If a bicycle or motorbike is coming up the road behind the car, ‘Bike Sense’ will, the company says, detect if it is overtaking or coming past the vehicle on the inside. The top of the car seat will extend to ‘tap’ the driver on the left or right shoulder. The idea is that the driver will then instinctively look over that shoulder to identify the potential hazard.

This sounds rather distracting to me, conjuring images of Vogues veering to one side as a dozy driver is woken from their air-conditioned slumber to wonder ‘Huh, what was that?’. I was always taught to keep glancing in my mirrors and be constantly aware of what’s around me in the car and on my bike. Having said that, I know plenty of bikers with the attitude “I don’t use my mirrors as what’s in front of me is more important”. Personally, I think that’s wrong, and I draw on my experience of Police motorcyclists – some of the (I think) best road riders around. Being aware of your surroundings is vitally important, but what do YOU think?

Jaguar / Land Rover says that as the cyclist gets closer to the car, a matrix of LED lights on the window sills, dashboard and windscreen pillars will glow amber and then red as the bike approaches. The movement of these lights across the surfaces will also highlight the direction the bike is taking.


Dr Wolfgang Epple, Director of Research and Technology, Jaguar Land Rover, said: “Human beings have developed an instinctive awareness of danger over thousands of years. Certain colours like red and yellow will trigger an immediate response, while everyone recognises the sound of a bicycle bell.

“Bike Sense takes us beyond the current technologies of hazard indicators and icons in wing mirrors, to optimising the location of light, sound and touch to enhance this intuition. This creates warnings that allow a faster cognitive reaction as they engage the brain’s instinctive responses. If you see the dashboard glowing red in your peripheral vision, you will be drawn to it and understand straight away that another road user is approaching that part of your vehicle.”

If a group of cyclists, motorbikes or pedestrians were moving around the car on a busy urban street, the system would intelligently prioritise the nearest hazards so the driver would not be overwhelmed or distracted with light or sound.

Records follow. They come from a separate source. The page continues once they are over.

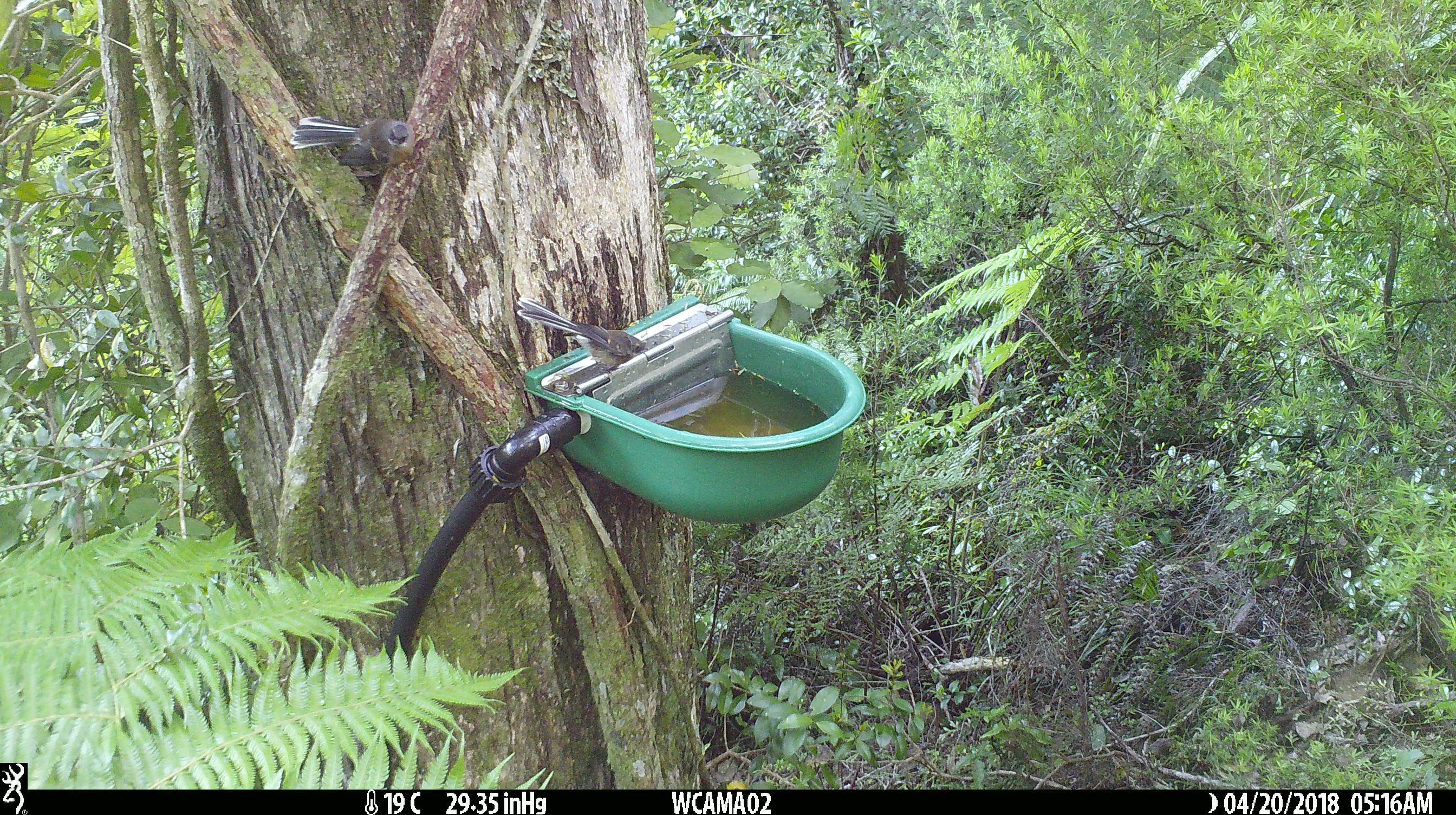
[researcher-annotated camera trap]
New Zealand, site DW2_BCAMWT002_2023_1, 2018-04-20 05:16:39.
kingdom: Animalia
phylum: Chordata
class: Aves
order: Passeriformes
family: Rhipiduridae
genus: Rhipidura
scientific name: Rhipidura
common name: fantails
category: fantail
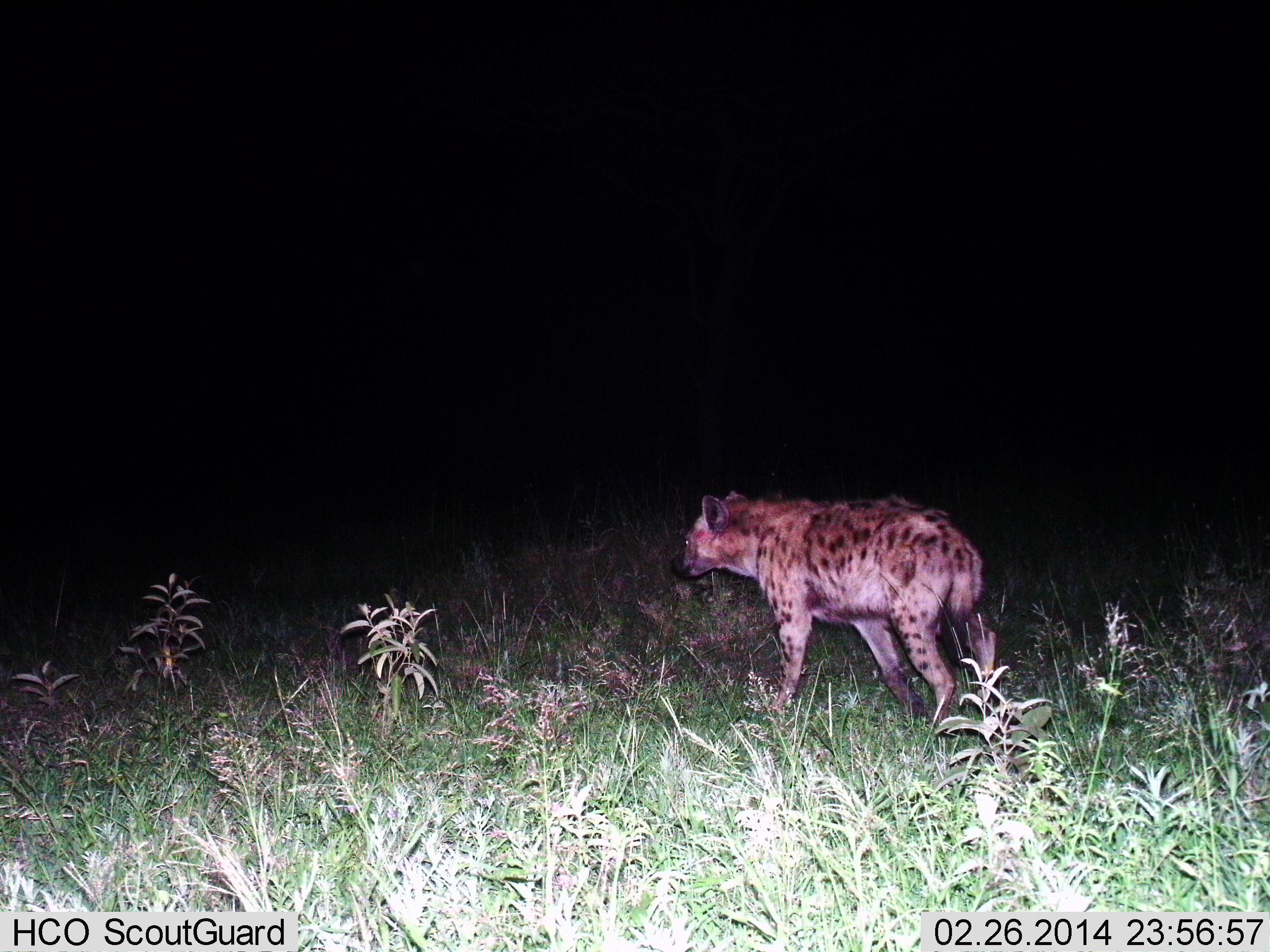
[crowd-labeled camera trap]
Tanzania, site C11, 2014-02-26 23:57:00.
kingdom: Animalia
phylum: Chordata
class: Mammalia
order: Carnivora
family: Hyaenidae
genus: Crocuta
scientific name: Crocuta crocuta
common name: spotted hyena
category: hyenaspotted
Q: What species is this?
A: Hyenaspotted (spotted hyena) (Crocuta crocuta).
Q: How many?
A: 1.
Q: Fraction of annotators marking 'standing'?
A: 54%.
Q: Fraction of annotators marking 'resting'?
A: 0%.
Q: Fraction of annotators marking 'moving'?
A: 50%.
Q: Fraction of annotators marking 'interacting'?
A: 0%.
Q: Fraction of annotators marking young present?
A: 0%.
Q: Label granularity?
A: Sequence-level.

Where things really get into the realms of sci-fi is with the claim that ‘Bike Sense’ would also be able to identify hazards that the driver cannot see. If a pedestrian or cyclist is crossing the road, and they are obscured by a stationary vehicle for example, the car’s sensors will detect this and draw the driver’s attention to the hazard using directional light and sound. If the driver ignores the warnings and presses the accelerator, Bike Sense will make the accelerator pedal vibrate or feel stiff, so the driver instinctively knows not to move the car forwards until the hazard has been avoided.

‘Bike Sense’ could also help prevent vehicle doors being opened into the path of bikes when the car is parked. ‘Bike Sense’ would warn all passengers of an approaching cyclist, motorbike or car through sound and light inside the vehicle. If any passenger continues to open the door, the door handle will light up, vibrate and buzz to alert them to the danger.

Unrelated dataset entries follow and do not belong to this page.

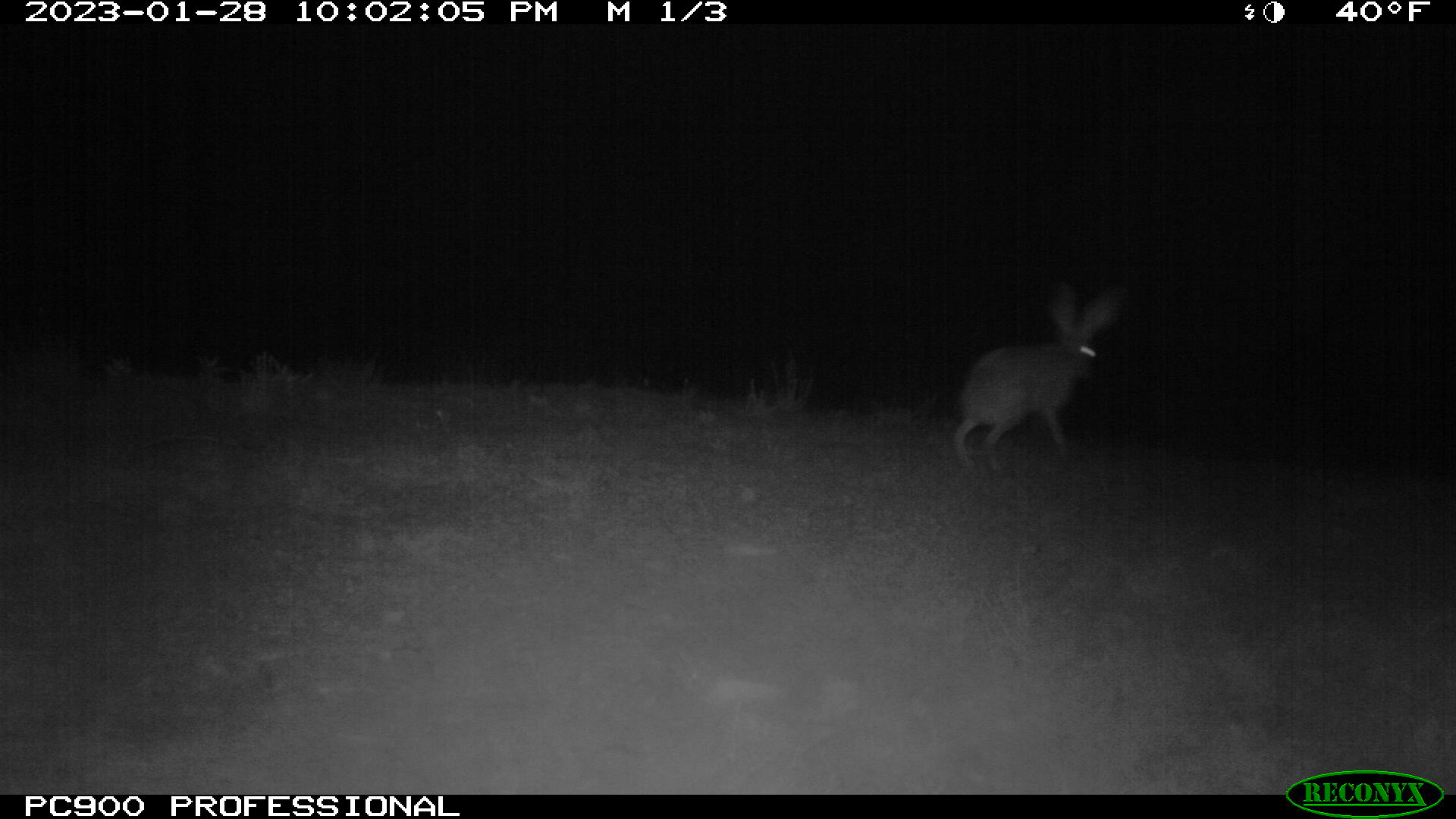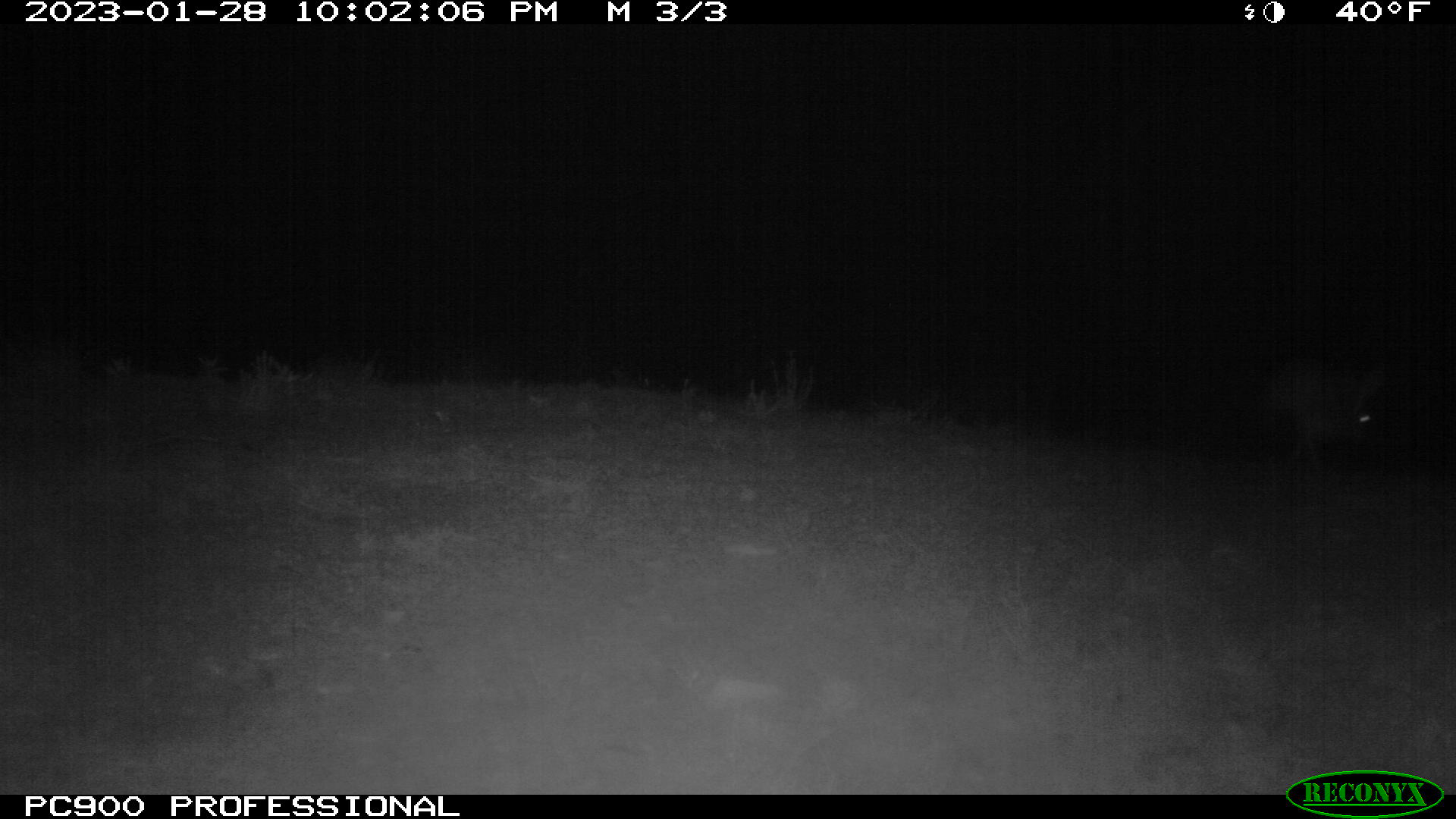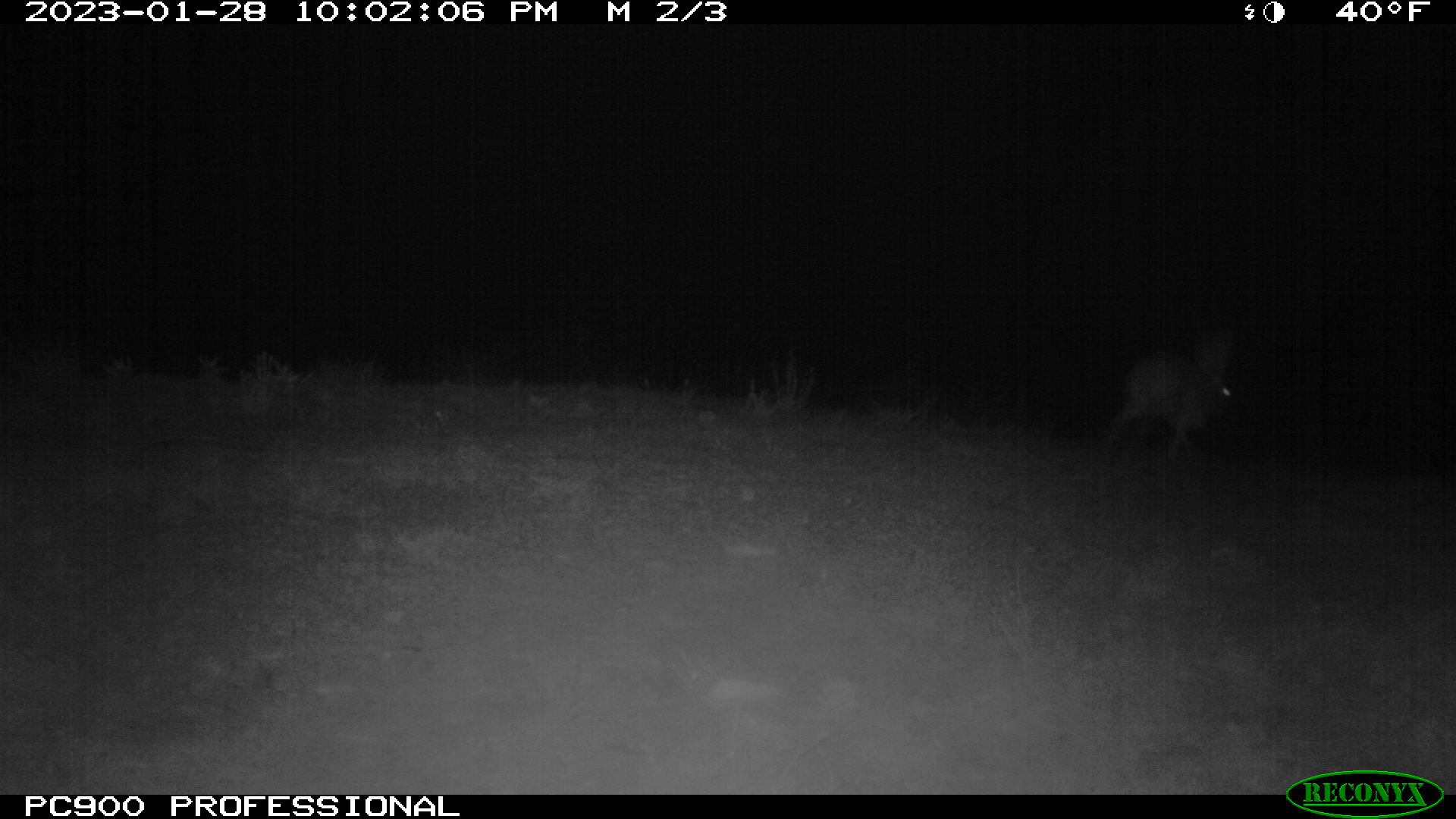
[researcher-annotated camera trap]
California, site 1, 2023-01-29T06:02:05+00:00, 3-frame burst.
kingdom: Animalia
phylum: Chordata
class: Mammalia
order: Lagomorpha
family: Leporidae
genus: Lepus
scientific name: Lepus californicus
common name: black-tailed jackrabbit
Black-tailed jackrabbit (Lepus californicus).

“By engaging the instincts, Bike Sense has the potential to bridge the gap between the safety and hazard detection systems in the car and the driver and their passengers,” added Dr Epple. “This could reduce the risk of accidents with all road users by increasing the speed of response and ensuring the correct action is taken to prevent an accident happening.”

The company has also published a video of the technology… watching it does point to some good ideas, but I can’t help thinking that ALL road users still need to be taught courtesy and understanding of others – whether it’s drivers considering two-wheeled users, or us bikers thinking about our riding position and visibility. What’s your opinion?